== DOCUMENT SEGMENT ==
Segment Open

Figure 84.1. Anatomic Types of Interatrial Communications (see text for description). Atrial septal defect (ASD) 1° denotes primum ASD; ASD 2° denotes secundum ASD.

    In young adults, the dominant interatrial shunt is from left-to-right because left atrial pressure and both inflow and outflow resistances exceed those in the right atrium. The degree of subsequent left-to-right shunting determines the amount of right heart volume overload and is dictated by the size of the defect as well as the diastolic properties of the heart. Decreasing compliance of the left-sided cardiac chambers noted with increased aging (due to a multiplicity of contributors including increasing prevalence of diabetes, systemic arterial hypertension, atherosclerosis, and myocardial senescence) may contribute to increased left-to-right shunting and symptomatology, despite stability of defect dimensions, as patients grow older.

    Pulmonary vascular disease leading to pulmonary hypertension develops in 5–10% of patients with untreated ASD, although this development may not be solely attributable to increased left-to-right flow. Clinical presentation, physical examination findings, and laboratory features are summarized in table 84.1.

Segment Closed

== EXCERPTED RECORDS ==
Segment Open

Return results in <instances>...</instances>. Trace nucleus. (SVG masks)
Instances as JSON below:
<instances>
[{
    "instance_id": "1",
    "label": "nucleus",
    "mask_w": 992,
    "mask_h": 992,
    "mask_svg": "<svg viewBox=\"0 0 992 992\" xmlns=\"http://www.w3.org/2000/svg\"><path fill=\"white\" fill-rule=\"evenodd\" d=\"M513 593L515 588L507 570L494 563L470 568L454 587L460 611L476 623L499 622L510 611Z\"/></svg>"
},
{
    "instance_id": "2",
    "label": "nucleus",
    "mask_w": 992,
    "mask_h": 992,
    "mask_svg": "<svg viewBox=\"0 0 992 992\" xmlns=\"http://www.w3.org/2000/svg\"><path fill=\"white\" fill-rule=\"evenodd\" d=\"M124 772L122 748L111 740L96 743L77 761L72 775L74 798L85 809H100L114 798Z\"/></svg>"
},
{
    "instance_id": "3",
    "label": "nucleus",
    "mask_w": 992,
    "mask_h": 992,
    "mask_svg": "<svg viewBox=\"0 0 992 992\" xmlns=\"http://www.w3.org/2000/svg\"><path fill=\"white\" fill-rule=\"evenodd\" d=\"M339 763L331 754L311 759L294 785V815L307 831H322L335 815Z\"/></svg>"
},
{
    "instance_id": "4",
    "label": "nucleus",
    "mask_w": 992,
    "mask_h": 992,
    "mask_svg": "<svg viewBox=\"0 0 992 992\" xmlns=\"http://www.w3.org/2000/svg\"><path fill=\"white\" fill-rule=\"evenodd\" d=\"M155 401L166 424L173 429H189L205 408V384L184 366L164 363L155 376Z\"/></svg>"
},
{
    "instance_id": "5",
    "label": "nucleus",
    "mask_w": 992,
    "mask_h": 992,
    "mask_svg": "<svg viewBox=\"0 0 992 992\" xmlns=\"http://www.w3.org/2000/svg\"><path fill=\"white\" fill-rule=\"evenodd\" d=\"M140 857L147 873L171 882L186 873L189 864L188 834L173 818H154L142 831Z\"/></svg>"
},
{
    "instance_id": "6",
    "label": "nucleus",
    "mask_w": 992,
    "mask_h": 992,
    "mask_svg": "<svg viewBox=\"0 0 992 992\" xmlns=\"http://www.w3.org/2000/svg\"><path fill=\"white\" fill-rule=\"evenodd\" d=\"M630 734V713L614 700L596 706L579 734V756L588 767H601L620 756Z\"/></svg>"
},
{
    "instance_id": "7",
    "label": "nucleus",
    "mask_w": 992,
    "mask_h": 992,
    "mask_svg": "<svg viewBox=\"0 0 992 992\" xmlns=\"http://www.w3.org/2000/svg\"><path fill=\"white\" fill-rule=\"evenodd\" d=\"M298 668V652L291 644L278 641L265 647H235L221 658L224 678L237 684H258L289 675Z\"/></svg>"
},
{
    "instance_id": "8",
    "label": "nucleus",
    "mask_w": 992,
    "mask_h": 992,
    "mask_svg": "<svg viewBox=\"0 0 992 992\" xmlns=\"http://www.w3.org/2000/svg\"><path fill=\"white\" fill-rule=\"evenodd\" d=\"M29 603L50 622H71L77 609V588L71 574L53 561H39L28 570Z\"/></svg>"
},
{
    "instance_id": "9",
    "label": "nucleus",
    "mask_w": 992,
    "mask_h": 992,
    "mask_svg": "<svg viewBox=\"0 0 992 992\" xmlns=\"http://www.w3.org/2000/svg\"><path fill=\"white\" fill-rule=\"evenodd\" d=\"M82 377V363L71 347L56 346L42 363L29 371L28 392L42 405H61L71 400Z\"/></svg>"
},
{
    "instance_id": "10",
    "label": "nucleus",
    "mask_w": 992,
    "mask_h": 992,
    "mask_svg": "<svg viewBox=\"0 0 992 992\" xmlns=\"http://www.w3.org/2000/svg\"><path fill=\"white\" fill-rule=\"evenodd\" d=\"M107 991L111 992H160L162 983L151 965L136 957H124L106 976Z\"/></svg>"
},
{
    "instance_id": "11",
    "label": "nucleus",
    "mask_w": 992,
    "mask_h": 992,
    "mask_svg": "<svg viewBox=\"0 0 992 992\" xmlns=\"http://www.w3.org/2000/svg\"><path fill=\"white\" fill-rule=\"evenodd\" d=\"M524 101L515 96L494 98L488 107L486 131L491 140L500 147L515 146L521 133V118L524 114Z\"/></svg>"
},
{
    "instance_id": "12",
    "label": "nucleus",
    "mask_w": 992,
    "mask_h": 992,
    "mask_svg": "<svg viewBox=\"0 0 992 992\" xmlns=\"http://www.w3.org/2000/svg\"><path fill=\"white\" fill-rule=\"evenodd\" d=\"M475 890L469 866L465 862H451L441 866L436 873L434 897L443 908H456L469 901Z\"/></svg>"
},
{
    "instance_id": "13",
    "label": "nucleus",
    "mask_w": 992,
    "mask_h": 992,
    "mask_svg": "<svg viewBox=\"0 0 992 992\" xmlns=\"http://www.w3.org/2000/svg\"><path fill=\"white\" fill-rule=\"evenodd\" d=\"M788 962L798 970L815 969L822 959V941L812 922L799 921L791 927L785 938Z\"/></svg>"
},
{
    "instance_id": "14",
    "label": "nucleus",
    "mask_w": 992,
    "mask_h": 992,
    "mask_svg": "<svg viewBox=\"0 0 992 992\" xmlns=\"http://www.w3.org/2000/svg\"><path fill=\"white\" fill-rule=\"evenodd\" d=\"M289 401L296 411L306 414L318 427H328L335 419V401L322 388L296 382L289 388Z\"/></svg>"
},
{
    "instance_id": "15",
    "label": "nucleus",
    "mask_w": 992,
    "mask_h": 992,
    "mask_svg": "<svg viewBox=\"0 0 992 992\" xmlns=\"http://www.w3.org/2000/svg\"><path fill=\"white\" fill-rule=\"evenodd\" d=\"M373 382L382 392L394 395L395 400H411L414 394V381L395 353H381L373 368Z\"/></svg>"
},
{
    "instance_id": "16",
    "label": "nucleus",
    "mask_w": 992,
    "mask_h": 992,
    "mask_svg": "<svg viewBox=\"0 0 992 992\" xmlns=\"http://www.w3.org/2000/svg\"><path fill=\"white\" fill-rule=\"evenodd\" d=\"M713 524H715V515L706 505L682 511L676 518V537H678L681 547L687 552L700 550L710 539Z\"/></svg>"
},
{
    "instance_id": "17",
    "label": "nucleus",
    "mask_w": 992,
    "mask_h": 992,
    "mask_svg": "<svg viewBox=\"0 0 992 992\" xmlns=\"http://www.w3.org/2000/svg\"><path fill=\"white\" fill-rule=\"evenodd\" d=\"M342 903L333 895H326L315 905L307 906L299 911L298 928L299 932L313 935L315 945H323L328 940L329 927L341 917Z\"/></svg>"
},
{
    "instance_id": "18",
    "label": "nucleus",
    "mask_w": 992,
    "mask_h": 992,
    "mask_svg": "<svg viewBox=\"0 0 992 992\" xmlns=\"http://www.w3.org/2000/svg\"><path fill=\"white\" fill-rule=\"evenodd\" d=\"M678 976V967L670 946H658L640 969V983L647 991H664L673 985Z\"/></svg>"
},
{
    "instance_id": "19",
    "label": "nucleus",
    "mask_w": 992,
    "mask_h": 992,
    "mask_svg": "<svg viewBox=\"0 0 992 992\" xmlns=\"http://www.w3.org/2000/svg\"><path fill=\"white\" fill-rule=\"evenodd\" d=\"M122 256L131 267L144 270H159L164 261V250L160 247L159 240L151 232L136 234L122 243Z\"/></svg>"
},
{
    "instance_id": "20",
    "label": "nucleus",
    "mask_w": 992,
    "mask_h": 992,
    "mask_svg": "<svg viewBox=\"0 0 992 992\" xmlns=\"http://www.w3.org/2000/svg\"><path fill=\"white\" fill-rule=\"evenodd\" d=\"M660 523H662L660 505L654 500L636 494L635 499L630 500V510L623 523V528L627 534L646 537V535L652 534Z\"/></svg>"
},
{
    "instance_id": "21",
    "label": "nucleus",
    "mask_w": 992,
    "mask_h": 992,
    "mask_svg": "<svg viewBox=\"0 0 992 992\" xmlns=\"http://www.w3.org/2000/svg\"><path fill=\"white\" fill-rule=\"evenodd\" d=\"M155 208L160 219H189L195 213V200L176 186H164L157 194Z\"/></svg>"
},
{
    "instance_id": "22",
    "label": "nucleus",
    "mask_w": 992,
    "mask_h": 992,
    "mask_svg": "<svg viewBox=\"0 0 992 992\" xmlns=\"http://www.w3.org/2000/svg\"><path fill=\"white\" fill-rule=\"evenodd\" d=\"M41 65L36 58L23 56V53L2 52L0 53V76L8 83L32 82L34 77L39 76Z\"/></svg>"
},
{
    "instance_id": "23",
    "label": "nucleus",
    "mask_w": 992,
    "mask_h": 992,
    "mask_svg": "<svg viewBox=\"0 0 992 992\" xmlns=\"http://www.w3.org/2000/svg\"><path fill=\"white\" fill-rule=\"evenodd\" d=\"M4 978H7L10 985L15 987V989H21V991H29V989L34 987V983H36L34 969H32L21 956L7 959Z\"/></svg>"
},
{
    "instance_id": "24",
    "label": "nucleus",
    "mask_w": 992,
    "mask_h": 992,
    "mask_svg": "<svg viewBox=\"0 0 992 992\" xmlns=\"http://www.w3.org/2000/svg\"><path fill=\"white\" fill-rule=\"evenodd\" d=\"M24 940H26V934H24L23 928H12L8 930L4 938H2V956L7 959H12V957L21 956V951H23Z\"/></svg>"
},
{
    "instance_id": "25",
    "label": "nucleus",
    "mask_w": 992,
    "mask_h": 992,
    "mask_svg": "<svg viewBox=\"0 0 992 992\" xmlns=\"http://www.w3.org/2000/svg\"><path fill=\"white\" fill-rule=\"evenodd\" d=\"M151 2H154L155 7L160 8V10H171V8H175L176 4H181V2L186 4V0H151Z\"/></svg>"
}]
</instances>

Segment Closed

== REQUIRED TASKS ==
• 1. Answer from the atrial septal defect text:
(a) What does ASD 1° denote?
(b) In young adults, which direction does the dominant interatrial shunt run?
(c) In what percentage of patients with untreated ASD does pulmonary vascular disease leading to pulmonary hypertension develop?
• 2. Carry on the atrial septal defect text with the sentences that follow its final one.

== ANSWERS TO THE TASKS ==
• 1.
(a) Primum ASD.
(b) Left-to-right.
(c) 5–10%.

• 2.
Table 84.1 ATRIAL SEPTAL DEFECT

    In the past, adult survivors with uncorrected ASDs were demonstrated to have reduced life expectancy. More recently, data suggest increased risk of atrial fibrillation and symptomatic respiratory issues prompting hospitalization in those with uncorrected ASD. Therefore, persons with ASD and a significant shunt (evidence of otherwise unexplained right heart dilation +/− Qp/Qs >1.5:1) should be offered closure.

    Secundum ASD can often be closed percutaneously if anatomically appropriate; results appear both safe and effective. Increasing use and subsequent analyses from national registries including data from congenital catheterization-based interventions are expected to shed greater light on such outcomes. Surgical closure is required for primum ASD, sinus venosus defects, and coronary sinus septal defects. The long-term prognosis after repair for patients younger than 25 years is comparable to that of the general population. Patients repaired at an older age, particularly those over 40–50 years, may have decreased comparable long-term survival and may experience higher rates of comorbidities including atrial arrhythmias and right-heart failure.

VENTRICULAR SEPTAL DEFECT

A ventricular septal defect (VSD) is a communication between the ventricles and is the most common congenital anomaly seen in children; it may be an isolated defect or associated with complex cardiac disease. Several classification systems exist for defining VSD. Figure 84.2 illustrates the location of various VSDs, which may be classified as membranous (conoventricular), muscular, conal septal (subpulmonary), or atrioventricular (AV) canal-type.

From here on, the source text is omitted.